どのようにジュエリー・メーカー/彫刻家になったのですか?
大学卒業後、1978年から7〜8年間フリーランスでステンドグラス制作をしていましたが、1986年に父の仕事を手伝うためにBC州のブラントンに移りました。その時、妻の従兄弟が私をジュエリー作りに誘ってくれ、週に一度通ってジュエリー作りの基礎を学びました。それから25年経ちましたが、さまざまな失敗を積み重ねて作品作りを続けてきています。自分はずっと学びの徒であると感じています。
日本に行ったことがありますか?
まだ日本には行ったことがありません。妻と一緒に一度は日本に行こうと話してはいますが、未だ実現していません。カナダという白人社会において、私の作品はアジアの独特さが感じられると評されています。なので、自分が日本を訪ねて美術工芸品を鑑賞したときに、私の作品がいかに西洋的に見えるかに興味を持っています。
日系人としてカナダに住んでいることをどうお感じになりますか?
一時期は日本人が敵であったカナダという国で戦後育ったのは、あまりない体験だったと思います。私の両親は当時のカナダ政府の隔離政策の対象となり、第二次世界大戦の収容キャンプ時代後にカナダ東部に移り住むことになりました。このような不当な扱いを受けても両親はカナダ政府に対して恨みを持つこともなく、私をできるだけカナダ人として育ててくれました。でも、等質的に白人社会であるカナダでは私たち日系人は目に付く存在ではありましたが。
今まで体験してきたことが今のブライアンさんのしていることにどのように反映されていますか?
今の私は今までの体験すべてが統合されたものであると感じています。ジュエリーの世界では初めの頃、自分は門外漢であると感じていましたが、自分のステンドグラスでの造形的な体験がこの世界で独立独歩にやっていく礎となりました。
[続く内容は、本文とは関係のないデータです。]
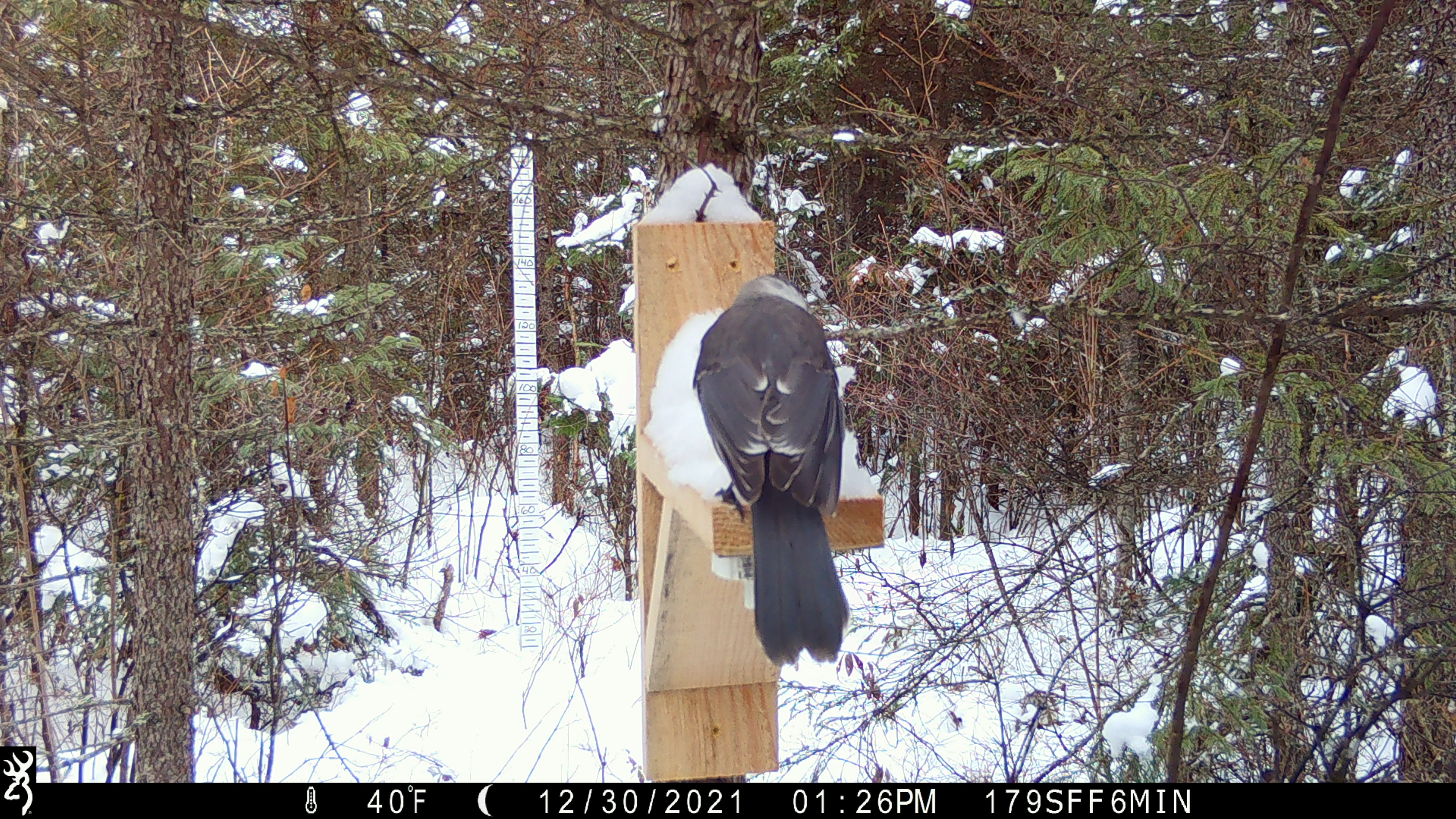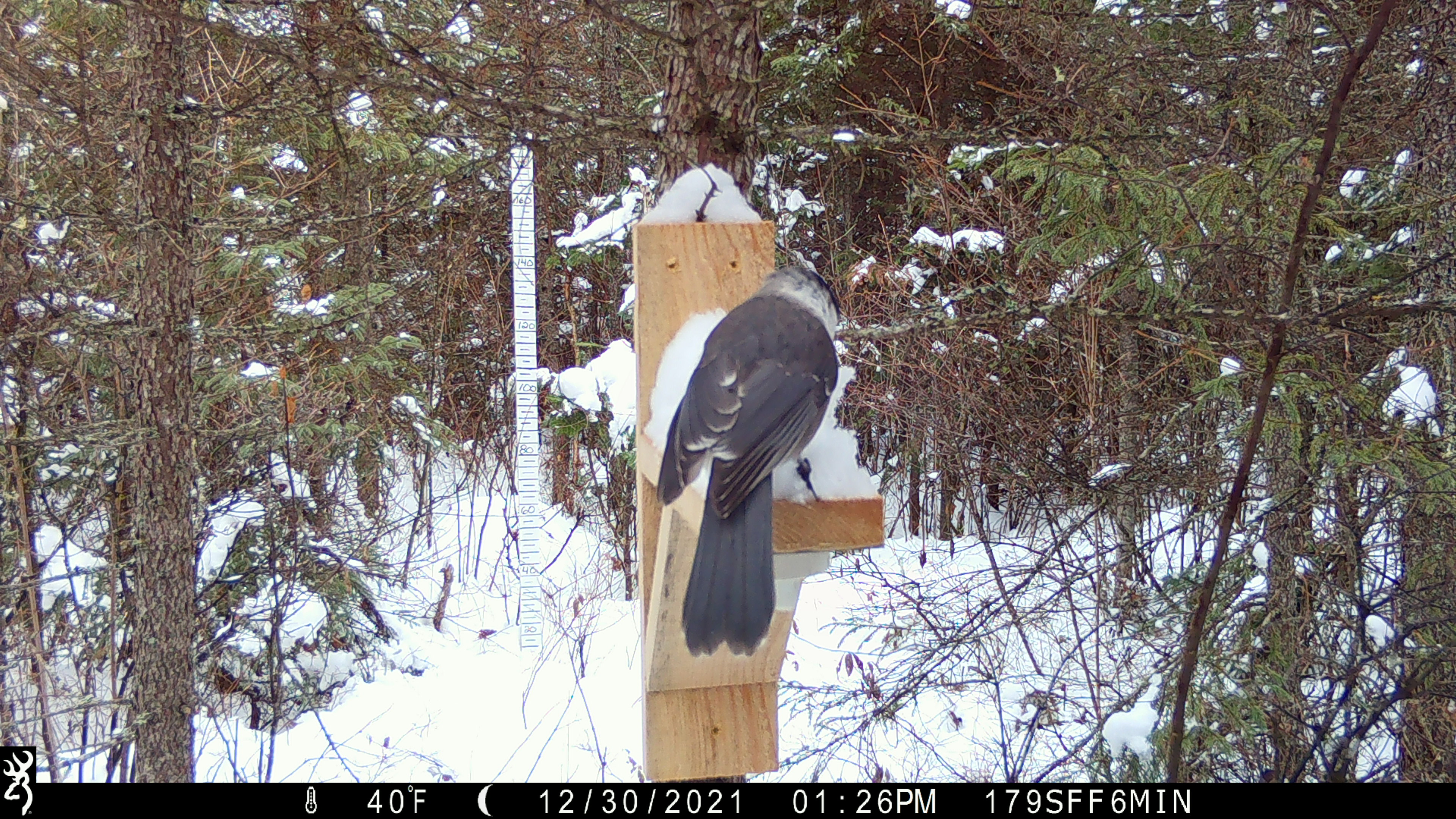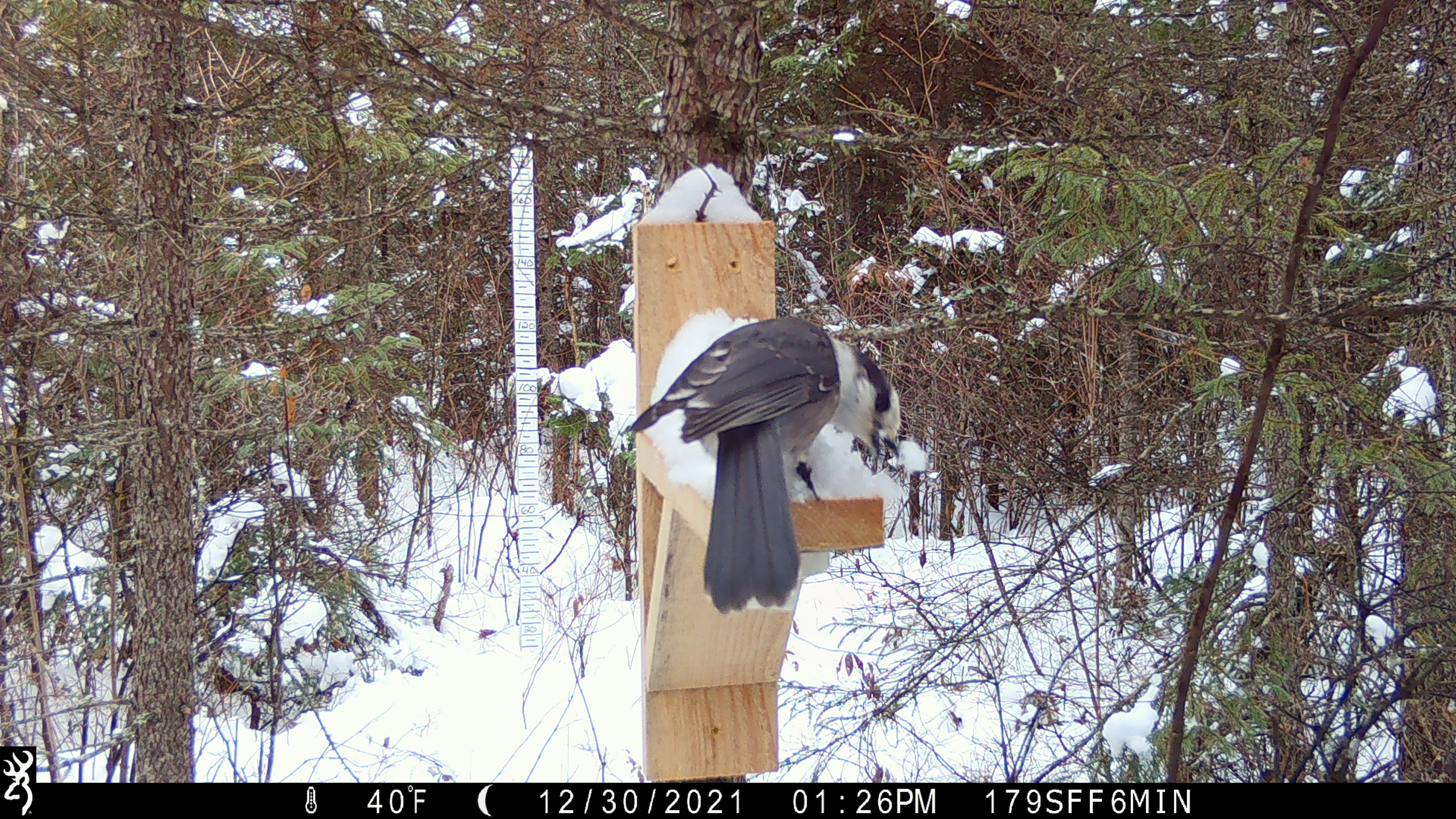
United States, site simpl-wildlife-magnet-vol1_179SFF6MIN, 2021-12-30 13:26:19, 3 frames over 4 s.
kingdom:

後から気付いたのですが、私はどこの世界で仕事をしていても、部外者であると感じていました。それは私の人生早期に起こったできごとが自分の性格形成を強化したからだと理解しています。34年連れ添っている妻が私の内向的でコミュニケーションを取り難い性質を証言しています。このことを別の角度から見てみると、私は観察者であり、私の感情を超越している部分が観察力を養う元になっているといえるでしょう。私は静かな人間であり、そんなあり方が自分の作品によく表れています。
これからの抱負をお聞かせ下さい
ジュエリーを少なくし、もっと彫刻を創っていきたいです。自分の創造的に肝要な部分を果たすためにずっとジュエリーを作ってきましたが、ジュエリーをデザインするという枠の中では表現し切れていないと感じているからです。私が自己探索し、表現していけることは、より豊かであり、それらの制作はより複雑なものなのです。その結果は、いつも小さなスケールのもので、『ジュエリーのようなもの』になるのですけれどね。
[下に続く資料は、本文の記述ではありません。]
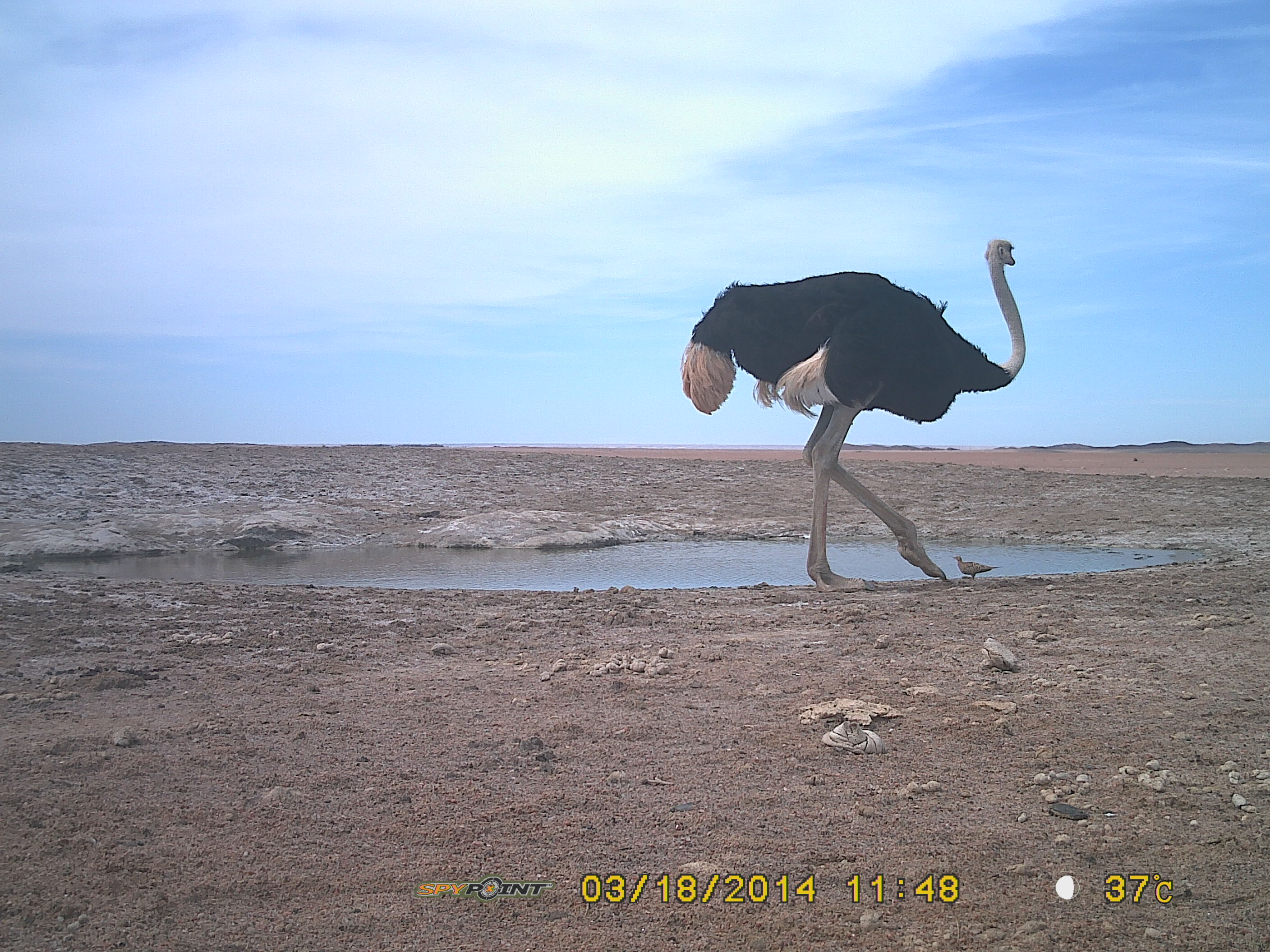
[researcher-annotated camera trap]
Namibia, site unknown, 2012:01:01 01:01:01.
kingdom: Animalia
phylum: Chordata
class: Aves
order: Struthioniformes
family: Struthionidae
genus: Struthio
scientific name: Struthio camelus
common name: common ostrich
グランビル・アイランドのパブリックマーケットでクラフトショーをしているブライアンさんに会いに行くと、眼鏡の奥の瞳を輝かせながら、作品への思いを淡々と、そして、的確な言葉で語ってくれた。ブライアンさんの作品からは、私たち日本人が懐かしいと感じるような繊細さや、風流さ、情緒が感じられる。
ブライアンさんは定期的にグランビル・アイランドのパブリックマーケットや、ラドナーのビレッジマーケットでクラフトショーに出展している。スケジュールはwebsiteを参照のこと。
(取材 北風かんな)
ブライアン・ホヤノ
プロフィール:日系三世。日系二世の両親の間にモントリオールで生まれる。同市で育ち、McGill大学卒業後はフリーランスでステンドグラス制作に従事する。BC州に移住後、1987年よりジュエリー・メーカー/彫刻家として北米で活躍中。現在はBC州サーレー在住。